» **Objective**
Locate the line that contains "What is the distance between the". Retype it and every line after it to the end of the records, exactly, but not the pictures.

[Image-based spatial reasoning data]
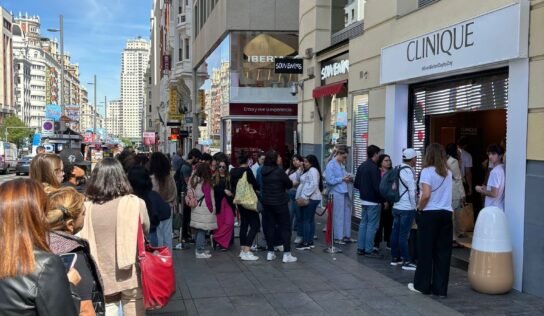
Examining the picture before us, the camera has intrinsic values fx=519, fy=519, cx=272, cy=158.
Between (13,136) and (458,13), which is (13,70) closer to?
(13,136)

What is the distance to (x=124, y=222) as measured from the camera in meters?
3.98

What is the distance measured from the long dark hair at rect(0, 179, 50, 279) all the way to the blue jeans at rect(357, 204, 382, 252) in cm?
702

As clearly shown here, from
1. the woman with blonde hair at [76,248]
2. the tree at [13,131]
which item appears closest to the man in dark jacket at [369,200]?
the woman with blonde hair at [76,248]

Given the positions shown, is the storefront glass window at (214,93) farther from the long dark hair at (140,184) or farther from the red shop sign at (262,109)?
the long dark hair at (140,184)

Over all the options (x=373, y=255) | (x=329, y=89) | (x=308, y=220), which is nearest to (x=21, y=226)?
(x=373, y=255)

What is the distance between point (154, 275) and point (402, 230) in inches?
187

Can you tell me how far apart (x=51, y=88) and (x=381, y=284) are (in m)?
147

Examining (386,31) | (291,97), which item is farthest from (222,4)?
(386,31)

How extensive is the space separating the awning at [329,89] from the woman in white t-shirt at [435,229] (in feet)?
20.4

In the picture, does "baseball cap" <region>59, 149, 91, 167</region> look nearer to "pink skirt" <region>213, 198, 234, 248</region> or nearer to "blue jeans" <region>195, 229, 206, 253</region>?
"blue jeans" <region>195, 229, 206, 253</region>

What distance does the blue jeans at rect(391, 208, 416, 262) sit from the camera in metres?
7.88

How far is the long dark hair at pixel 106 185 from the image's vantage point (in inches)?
162

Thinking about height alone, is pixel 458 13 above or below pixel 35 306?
above

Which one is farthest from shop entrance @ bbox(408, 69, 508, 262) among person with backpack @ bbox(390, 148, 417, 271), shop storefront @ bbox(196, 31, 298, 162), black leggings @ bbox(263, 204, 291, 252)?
shop storefront @ bbox(196, 31, 298, 162)
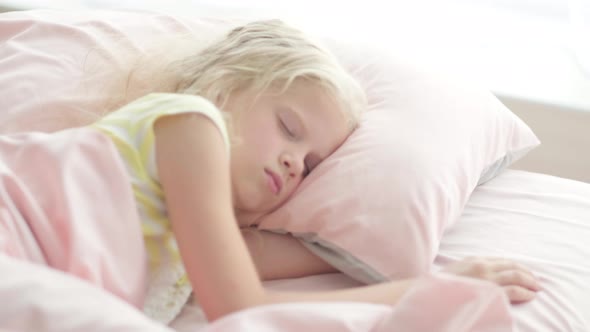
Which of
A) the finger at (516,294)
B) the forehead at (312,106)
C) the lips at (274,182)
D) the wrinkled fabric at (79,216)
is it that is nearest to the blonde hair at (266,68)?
the forehead at (312,106)

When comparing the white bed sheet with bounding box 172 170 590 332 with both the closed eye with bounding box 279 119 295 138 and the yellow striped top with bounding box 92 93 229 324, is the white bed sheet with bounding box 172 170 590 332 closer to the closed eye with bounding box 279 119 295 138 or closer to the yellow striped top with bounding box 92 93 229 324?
the yellow striped top with bounding box 92 93 229 324

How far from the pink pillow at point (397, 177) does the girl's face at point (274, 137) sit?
0.05 meters

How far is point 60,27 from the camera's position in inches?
61.2

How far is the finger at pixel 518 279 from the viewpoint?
1.11m

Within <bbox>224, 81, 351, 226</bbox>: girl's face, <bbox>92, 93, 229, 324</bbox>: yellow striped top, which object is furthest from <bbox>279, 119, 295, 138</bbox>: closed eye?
<bbox>92, 93, 229, 324</bbox>: yellow striped top

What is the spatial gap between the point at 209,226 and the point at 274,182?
193 millimetres

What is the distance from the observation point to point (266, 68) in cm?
121

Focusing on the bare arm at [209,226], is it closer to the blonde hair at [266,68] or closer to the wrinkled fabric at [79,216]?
the wrinkled fabric at [79,216]

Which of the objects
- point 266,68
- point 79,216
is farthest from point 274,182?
point 79,216

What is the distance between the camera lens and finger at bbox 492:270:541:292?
43.9 inches

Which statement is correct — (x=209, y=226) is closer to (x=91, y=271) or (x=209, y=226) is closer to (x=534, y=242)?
(x=91, y=271)

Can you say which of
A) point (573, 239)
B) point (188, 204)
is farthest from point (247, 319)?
point (573, 239)

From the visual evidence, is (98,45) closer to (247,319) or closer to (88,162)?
(88,162)

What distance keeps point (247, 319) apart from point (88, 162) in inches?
11.8
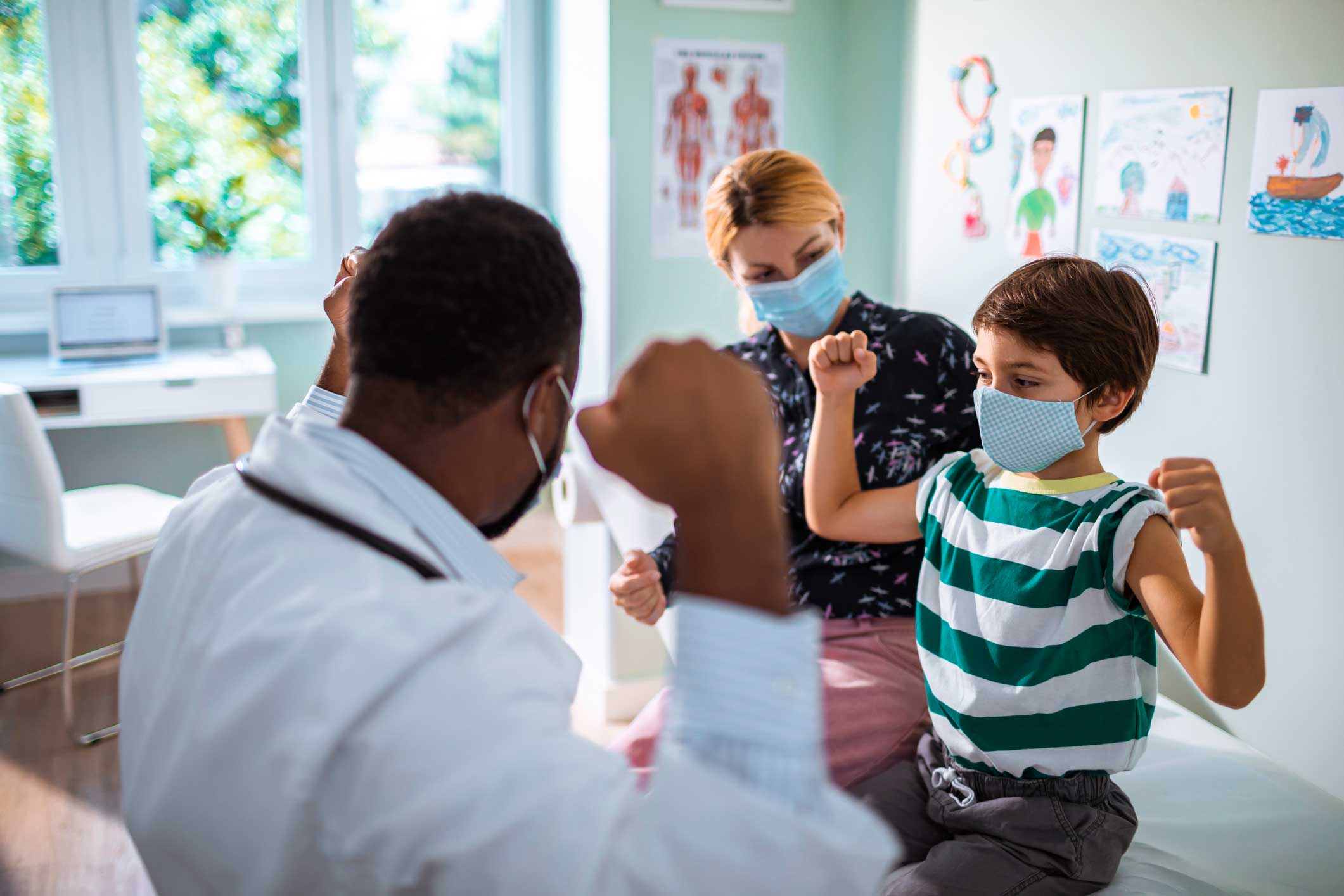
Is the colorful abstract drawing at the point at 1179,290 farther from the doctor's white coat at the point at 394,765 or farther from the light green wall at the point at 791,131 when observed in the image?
the doctor's white coat at the point at 394,765

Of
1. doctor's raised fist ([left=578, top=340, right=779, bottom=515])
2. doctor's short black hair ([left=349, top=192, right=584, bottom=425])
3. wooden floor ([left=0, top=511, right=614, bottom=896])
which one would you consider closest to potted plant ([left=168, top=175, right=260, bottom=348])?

» **Written reply**
What is the distance between the camera lens and finger at bbox 492:270:541:292?
43.9 inches

Which statement is correct — (x=209, y=226) is closer to (x=91, y=271) or (x=209, y=226) is closer to (x=534, y=242)?
(x=91, y=271)

Can you say which of
A) point (573, 239)
B) point (188, 204)
is farthest from point (247, 319)?
point (573, 239)

From the visual evidence, is (98,45) closer to (247,319) or closer to (88,162)?
(88,162)

What distance keeps point (247, 319) apart from point (88, 162) in inches?
11.8
Is the colorful abstract drawing at the point at 1179,290 farther from the doctor's white coat at the point at 394,765 or farther from the light green wall at the point at 791,131 when observed in the image?
the doctor's white coat at the point at 394,765

Of
1. doctor's raised fist ([left=578, top=340, right=779, bottom=515])
2. doctor's short black hair ([left=349, top=192, right=584, bottom=425])
3. wooden floor ([left=0, top=511, right=614, bottom=896])
which one would you consider closest to potted plant ([left=168, top=175, right=260, bottom=348])?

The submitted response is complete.